WHAT IS EXPECTED:
Rewrite the records below, replacing "reddish leaf" with "red leaf" everywhere and leaving everything else unchanged. Omit the pictures from your version.

Spatial data with pictures
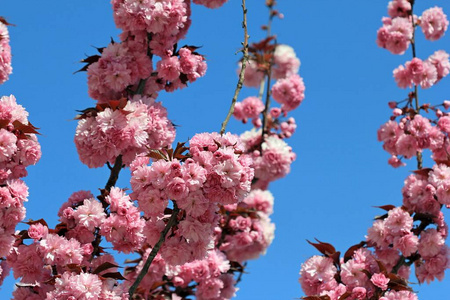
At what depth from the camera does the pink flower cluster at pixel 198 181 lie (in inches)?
118

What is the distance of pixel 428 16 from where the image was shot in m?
6.46

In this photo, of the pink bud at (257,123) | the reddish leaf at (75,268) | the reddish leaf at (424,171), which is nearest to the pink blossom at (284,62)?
the pink bud at (257,123)

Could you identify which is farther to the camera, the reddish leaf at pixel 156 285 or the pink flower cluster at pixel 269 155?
the pink flower cluster at pixel 269 155

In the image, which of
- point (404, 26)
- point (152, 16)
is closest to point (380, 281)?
point (152, 16)

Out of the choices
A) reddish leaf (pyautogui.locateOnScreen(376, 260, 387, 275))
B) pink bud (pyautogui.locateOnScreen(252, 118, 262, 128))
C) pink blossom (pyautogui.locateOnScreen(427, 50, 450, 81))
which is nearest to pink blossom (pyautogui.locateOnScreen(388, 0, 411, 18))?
pink blossom (pyautogui.locateOnScreen(427, 50, 450, 81))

TASK RESPONSE:
At what depth from the camera does the pink flower cluster at pixel 198 181 lie (in inches)?
118

What is the distance of pixel 428 16 from where the image was shot in m?
6.46

In this photo, of the pink bud at (257,123) | the red leaf at (75,268) | the red leaf at (424,171), which is nearest to the pink blossom at (284,62)?
the pink bud at (257,123)

Could you identify which is farther to the camera, the red leaf at pixel 156 285 or the pink flower cluster at pixel 269 155?
the pink flower cluster at pixel 269 155

In the image, which of
- point (404, 26)
- point (152, 16)
is closest to point (380, 281)?
point (152, 16)

Out of the choices
A) red leaf (pyautogui.locateOnScreen(376, 260, 387, 275))
B) pink bud (pyautogui.locateOnScreen(252, 118, 262, 128))
C) pink blossom (pyautogui.locateOnScreen(427, 50, 450, 81))
which is nearest to pink blossom (pyautogui.locateOnScreen(388, 0, 411, 18))?
pink blossom (pyautogui.locateOnScreen(427, 50, 450, 81))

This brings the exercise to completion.